Elisha Cooper
I sometimes see a crowd gathered in front of a storefront on Broadway, between 88th and 89th Street, staring with rapt concentration into the window. Occasionally they break out in laughter.
They are a random looking group–some in suits, some with groceries, some in shorts with baseball caps turned backwards–and they hardly ever look at each other. Most of them are standing contrapunto, on the verge of stepping away, back into the stream of Broadway and whatever they were doing before their eye was caught. Standing in their midst, though, I feel a sense of camaraderie. Everyone is sharing in the plain good luck of having found something interesting, and then there is the vague sense of relief that the occasion for gathering isn’t anger or indignation or a chance to rubberneck at some disaster, but simply an opportunity to cage a few free chuckles.
The crowd has gathered to watch Charley Chaplin. Video To Go often plays one of his movies in their window.

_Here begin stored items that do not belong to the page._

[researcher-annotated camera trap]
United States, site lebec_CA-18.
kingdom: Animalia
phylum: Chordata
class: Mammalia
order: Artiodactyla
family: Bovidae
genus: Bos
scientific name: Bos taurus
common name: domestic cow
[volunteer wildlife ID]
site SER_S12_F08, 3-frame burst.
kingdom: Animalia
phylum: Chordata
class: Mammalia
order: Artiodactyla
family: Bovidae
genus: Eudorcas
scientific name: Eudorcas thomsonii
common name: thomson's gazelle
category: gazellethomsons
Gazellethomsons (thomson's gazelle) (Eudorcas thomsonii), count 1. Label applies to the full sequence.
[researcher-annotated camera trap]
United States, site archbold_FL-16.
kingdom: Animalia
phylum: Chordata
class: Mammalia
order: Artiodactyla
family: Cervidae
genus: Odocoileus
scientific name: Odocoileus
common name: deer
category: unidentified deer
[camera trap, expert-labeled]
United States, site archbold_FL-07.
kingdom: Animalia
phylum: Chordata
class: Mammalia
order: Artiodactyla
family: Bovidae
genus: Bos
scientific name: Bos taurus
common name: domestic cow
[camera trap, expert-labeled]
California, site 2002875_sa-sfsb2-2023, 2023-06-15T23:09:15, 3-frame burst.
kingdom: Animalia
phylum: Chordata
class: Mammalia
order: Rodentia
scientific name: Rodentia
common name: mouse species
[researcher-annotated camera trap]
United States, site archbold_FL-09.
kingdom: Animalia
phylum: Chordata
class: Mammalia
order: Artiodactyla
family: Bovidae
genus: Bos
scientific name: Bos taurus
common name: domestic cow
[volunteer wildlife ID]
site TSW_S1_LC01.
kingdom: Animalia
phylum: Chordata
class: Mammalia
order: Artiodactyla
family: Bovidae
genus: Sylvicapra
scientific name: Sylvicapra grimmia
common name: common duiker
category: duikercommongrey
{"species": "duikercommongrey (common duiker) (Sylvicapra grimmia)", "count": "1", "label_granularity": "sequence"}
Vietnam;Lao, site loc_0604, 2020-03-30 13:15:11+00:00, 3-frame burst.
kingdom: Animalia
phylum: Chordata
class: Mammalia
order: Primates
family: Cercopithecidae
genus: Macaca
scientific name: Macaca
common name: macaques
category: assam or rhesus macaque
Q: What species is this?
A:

Modern Times or The Great Dictator can be seen with the sound of traffic and the occasional car stereo replacing piano as accompaniment. The unusual soundtrack aside, the peals of laughter that erupt with some regularity are quite familiar. Some of those watching might be recollecting long ago dates at long lost revival houses, while others might be encountering the funny guy with the mustache and baggy pants for the first time. The size of the audience tends to build during each skit and then dissipates when the gag is over, only to build back up when things get going again, which is more or less right away. Chaplin’s movies are standard fare for the video monitor in the window, and a clerk at the store recently remarked that his movies are the only ones that draw a crowd. “But no one ever rents them,” she said.
*
Harold Brodkey wrote a great piece about this store and the role it played in Broadway circa the late 80’s-early 90’s. It took up an entire section of Talk of the Town in 1992.